A microphone that exhibits the same output regardless of its orientation to the sound source will show on a polar graph as a smooth circle and is said to have an omni directional pattern. This indicates that the microphone is equally sensitive to sound coming from all directions. An omni directional microphone can therefore pick up sound from a wide area, but cannot be "aimed" to favor one sound over another. A unidirectional microphone, on the other hand, is most sensitive to sound coming from only one direction. On a polar graph, this will appear as a rounded but non- circular figure. The most common type of unidirectional microphone is called a cardioid, because of its heart- shaped polar pattern.

A cardioid type is most sensitive to sound coming from in front of the microphone (the bottom of the "heart"). On the polar graph this is at 0 degrees, or "on-axis". It is less sensitive to sound reaching the microphone from the sides ("off-axis"), and the direction of least sensitivity is toward the rear (the notch at the top of the "heart"). For any microphone, the direction of least sensitivity (minimum output) is called the null area. For a cardioid pattern, this is at 180 degrees or directly behind the microphone.

Thus, a unidirectional microphone may be aimed at a desired, direct sound by orienting its axis toward the sound. It may also be aimed away from an undesired, direct sound by orienting its null angle toward the sound. In addition, a unidirectional microphone picks up less ambient sound than an omni directional, due to its overall lower sensitivity at the sides and rear. For example, a cardioid picks up only one-third as much ambient sound as an omni directional type.

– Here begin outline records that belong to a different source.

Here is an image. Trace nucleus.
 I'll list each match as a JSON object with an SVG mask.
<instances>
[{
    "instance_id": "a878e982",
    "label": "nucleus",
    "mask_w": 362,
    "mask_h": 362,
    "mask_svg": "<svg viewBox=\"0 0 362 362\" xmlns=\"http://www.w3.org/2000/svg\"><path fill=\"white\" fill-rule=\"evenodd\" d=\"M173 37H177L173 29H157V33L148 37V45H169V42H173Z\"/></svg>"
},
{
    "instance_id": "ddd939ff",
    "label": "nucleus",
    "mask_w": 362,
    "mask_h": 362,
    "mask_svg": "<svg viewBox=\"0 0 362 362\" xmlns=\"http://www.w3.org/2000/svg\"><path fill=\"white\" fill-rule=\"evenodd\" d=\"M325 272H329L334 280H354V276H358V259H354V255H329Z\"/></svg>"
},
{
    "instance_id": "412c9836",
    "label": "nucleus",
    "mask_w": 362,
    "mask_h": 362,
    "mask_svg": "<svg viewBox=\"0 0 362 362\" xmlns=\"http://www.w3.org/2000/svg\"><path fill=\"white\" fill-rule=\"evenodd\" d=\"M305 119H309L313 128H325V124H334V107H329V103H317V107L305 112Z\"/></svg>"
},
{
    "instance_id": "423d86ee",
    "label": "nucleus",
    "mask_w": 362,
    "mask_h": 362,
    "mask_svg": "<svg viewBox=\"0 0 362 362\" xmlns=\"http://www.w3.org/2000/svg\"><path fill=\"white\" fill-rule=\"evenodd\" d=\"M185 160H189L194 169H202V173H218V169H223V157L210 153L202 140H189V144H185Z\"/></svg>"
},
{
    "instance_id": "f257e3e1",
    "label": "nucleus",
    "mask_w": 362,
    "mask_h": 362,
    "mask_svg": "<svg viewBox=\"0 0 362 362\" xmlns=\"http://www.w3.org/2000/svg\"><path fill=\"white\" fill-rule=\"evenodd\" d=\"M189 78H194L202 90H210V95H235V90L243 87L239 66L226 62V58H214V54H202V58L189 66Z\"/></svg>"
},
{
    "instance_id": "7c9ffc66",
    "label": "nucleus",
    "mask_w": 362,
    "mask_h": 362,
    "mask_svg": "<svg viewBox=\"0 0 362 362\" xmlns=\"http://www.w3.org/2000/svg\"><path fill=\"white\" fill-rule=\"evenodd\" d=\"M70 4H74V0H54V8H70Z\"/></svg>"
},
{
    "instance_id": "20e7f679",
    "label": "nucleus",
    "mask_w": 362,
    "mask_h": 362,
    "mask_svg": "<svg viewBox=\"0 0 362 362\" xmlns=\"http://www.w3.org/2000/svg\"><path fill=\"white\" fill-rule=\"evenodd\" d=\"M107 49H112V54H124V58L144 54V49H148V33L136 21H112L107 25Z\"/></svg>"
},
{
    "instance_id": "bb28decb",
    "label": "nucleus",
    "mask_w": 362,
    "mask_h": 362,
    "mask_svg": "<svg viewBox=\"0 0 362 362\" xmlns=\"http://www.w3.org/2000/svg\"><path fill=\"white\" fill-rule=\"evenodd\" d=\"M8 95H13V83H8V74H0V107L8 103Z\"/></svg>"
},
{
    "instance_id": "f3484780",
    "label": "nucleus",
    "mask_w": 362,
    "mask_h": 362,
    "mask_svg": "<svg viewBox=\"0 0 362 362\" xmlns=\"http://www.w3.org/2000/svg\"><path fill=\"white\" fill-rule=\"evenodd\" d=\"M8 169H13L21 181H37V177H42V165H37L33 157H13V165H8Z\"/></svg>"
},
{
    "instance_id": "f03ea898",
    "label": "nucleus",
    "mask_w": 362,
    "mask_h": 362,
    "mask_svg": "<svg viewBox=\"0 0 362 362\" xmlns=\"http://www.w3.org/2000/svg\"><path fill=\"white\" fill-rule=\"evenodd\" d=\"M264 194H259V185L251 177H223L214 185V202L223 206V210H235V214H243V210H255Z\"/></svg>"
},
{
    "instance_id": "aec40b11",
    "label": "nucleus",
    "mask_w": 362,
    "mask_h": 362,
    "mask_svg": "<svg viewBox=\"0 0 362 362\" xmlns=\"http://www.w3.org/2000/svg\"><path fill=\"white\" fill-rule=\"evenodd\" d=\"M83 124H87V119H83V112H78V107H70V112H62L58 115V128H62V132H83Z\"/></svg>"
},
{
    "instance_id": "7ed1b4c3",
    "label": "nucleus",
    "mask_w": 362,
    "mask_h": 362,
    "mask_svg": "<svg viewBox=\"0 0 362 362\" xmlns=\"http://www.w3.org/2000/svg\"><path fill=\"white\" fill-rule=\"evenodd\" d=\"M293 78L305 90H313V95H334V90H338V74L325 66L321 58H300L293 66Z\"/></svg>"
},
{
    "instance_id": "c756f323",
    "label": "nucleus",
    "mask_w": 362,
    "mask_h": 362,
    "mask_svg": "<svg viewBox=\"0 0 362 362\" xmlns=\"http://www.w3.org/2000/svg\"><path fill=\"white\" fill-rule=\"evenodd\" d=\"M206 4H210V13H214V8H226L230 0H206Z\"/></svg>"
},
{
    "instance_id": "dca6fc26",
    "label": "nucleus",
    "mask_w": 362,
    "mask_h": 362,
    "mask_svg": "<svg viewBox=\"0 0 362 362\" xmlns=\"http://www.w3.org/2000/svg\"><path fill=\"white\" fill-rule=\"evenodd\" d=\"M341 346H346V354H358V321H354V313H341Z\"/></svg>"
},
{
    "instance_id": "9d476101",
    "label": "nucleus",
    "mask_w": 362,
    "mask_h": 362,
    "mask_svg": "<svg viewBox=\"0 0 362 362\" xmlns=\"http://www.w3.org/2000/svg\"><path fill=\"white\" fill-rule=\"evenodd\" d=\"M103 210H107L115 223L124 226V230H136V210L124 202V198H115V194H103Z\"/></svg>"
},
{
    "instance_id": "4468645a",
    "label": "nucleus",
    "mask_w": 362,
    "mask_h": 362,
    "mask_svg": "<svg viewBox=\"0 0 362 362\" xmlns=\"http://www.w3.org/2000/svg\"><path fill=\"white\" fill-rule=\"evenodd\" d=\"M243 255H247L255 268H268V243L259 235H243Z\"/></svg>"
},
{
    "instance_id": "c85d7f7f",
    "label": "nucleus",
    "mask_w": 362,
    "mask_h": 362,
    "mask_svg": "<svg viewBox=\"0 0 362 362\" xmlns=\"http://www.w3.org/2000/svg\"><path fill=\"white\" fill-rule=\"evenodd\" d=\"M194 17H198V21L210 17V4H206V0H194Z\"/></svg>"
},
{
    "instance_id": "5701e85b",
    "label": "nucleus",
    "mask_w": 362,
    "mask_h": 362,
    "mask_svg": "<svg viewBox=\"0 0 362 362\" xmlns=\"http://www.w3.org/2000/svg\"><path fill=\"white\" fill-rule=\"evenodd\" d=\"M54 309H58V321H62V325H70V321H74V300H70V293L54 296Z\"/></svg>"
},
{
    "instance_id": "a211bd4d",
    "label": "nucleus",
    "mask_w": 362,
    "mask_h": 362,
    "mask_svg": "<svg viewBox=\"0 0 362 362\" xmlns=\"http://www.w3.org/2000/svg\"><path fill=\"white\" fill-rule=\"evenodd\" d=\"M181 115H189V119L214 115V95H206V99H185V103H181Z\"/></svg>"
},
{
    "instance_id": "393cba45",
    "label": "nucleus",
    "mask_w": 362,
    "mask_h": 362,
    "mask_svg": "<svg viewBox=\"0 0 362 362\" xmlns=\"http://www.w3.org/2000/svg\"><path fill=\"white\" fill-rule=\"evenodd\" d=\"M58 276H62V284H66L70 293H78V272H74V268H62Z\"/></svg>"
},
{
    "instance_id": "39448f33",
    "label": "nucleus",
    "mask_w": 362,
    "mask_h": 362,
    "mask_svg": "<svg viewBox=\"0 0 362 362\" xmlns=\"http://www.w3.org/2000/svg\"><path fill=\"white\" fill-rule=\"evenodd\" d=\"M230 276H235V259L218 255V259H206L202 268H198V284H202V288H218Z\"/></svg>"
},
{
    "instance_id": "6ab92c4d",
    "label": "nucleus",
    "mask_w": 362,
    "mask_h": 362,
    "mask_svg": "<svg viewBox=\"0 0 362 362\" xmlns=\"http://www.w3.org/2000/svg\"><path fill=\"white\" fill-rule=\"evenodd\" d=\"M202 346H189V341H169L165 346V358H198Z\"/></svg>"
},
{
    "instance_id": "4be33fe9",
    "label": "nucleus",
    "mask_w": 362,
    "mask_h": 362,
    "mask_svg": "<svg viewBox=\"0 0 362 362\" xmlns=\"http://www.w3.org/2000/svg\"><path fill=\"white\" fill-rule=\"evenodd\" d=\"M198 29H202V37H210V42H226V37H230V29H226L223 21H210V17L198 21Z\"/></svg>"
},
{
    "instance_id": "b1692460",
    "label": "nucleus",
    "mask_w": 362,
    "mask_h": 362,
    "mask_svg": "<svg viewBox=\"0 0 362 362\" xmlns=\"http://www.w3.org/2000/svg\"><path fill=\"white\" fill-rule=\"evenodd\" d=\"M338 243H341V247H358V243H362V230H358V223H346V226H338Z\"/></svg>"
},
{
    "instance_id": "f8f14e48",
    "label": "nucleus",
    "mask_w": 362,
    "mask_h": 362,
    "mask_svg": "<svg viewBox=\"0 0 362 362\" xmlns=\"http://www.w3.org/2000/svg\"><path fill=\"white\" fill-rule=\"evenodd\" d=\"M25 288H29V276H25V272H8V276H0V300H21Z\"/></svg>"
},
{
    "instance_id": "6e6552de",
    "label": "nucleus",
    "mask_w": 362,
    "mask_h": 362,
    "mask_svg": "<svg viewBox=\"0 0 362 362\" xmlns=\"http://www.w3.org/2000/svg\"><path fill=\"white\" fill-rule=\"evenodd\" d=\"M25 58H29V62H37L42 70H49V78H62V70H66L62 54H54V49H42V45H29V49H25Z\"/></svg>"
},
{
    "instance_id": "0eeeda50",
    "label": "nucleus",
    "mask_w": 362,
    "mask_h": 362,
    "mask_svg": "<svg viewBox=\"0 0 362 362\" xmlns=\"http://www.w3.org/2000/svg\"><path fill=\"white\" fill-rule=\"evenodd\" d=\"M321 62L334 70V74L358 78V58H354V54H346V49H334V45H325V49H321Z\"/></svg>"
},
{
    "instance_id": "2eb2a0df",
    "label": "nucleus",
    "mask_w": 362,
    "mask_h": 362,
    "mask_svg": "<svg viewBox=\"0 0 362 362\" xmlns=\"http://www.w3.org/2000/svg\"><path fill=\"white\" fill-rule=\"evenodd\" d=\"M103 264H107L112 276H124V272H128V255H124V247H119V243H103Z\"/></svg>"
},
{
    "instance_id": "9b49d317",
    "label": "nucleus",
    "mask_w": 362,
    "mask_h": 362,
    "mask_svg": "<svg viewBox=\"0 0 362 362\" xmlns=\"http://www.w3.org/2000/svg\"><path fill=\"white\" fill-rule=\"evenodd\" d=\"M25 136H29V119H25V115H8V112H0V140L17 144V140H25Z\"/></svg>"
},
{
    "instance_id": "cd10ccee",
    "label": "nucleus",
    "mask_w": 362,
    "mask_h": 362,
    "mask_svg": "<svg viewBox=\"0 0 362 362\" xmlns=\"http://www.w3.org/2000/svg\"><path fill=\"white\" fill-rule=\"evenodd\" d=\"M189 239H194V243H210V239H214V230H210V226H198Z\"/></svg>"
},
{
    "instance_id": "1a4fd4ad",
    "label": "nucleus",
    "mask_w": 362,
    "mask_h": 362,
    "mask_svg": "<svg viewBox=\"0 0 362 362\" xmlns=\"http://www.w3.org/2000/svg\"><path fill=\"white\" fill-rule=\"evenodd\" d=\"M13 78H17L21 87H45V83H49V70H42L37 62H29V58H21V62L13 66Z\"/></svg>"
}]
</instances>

Microphone placement and output

Sounds can be categorized as desired or undesired and that the sound field, or total sound in a space, is made up of both direct sound and ambient sound. The level of direct sound decreases with distance (the inverse-square law) while ambient sound stays at a constant level. The critical distance is the distance (from the sound source) at which the level of direct sound has fallen to the level of the ambient sound. Critical distance is determined by the loudness of the direct sound relative to the loudness of the ambient sound. A quiet talker in a noisy room has a short critical distance while a loud talker in a quiet room has a longer critical distance. In practice, microphones must be placed much closer than the critical distance to get an acceptable ratio of direct-to-ambient sound.